In chaos, everything appears to be a risk. In these turbulent times, it’s common for investors to start questioning what is financially safe and what is at risk. Particularly if your employer is going through a bankruptcy, as we have seen from many high-profile businesses this year, you might feel as if the ground is shifting beneath you.
An area of concern that we have heard from investors is about their 401(k). The question I’ve heard most is “if my employer files bankruptcy, will I lose my 401(k)?”. There are two major issues to consider here.
First, 401(k) account balances are NOT an asset of the employer and therefore the employer and its creditors do not have rights to your vested balance. Yes, there have been cases of fraudulent activities and theft but a properly administered 401(k) plan, as the vast majority of publicly traded companies have, is not at risk of disappearing with the company.

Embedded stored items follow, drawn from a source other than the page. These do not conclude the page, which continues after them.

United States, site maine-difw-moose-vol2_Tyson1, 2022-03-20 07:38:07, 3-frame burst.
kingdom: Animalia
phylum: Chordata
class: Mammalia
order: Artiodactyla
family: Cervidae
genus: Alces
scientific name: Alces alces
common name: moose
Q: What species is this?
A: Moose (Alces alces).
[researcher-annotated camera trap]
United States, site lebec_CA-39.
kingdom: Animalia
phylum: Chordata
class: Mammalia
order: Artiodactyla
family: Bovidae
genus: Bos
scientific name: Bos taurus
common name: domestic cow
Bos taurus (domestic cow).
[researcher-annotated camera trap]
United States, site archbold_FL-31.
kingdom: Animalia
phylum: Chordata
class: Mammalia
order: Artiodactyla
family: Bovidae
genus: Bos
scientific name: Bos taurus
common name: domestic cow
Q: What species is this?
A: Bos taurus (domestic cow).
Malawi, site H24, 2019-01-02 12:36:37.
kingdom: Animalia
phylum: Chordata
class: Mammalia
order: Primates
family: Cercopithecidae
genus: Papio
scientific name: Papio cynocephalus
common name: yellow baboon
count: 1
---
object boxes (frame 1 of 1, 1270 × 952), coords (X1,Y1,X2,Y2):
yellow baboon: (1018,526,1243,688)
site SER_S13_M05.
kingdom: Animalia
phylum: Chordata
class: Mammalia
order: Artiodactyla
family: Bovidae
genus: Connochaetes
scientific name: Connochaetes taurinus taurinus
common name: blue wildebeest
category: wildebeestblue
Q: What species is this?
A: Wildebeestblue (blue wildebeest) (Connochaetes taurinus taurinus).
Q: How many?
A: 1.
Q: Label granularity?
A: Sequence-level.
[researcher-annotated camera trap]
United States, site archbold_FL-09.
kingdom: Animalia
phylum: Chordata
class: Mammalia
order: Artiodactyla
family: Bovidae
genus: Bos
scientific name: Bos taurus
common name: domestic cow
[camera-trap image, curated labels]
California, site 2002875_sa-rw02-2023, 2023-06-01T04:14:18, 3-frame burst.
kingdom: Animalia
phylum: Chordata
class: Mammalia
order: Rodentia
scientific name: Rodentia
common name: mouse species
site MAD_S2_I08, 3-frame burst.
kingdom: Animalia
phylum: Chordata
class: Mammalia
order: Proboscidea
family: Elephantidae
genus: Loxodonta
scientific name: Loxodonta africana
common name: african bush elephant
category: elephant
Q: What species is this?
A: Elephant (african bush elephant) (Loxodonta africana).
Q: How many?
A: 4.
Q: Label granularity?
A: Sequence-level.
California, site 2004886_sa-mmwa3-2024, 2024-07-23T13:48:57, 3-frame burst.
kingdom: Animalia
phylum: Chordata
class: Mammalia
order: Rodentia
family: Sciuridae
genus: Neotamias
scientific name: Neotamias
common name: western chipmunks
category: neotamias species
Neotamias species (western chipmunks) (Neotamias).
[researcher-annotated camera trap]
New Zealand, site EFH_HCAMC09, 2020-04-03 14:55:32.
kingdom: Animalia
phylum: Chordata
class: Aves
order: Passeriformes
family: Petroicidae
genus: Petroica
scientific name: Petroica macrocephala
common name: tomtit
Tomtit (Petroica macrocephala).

BUT - this does not mean you may not lose value in your 401(k) account. A major area to consider is the impact the bankruptcy may have to your chosen investments. Do you own company stock inside the plan? What about the funds you own, do they invest in your employer’s stock? This is why we recommend proactively discussing your 401(k) investments with your advisor and understanding the implications of ownership and sale of employer stock.
Of course, if your employer is filing bankruptcy, there is the question of whether your employment will continue in the short or long-term. That may impact your eligibility to the plan and open other options for consideration. Talk to a qualified advisor and evaluate your plan.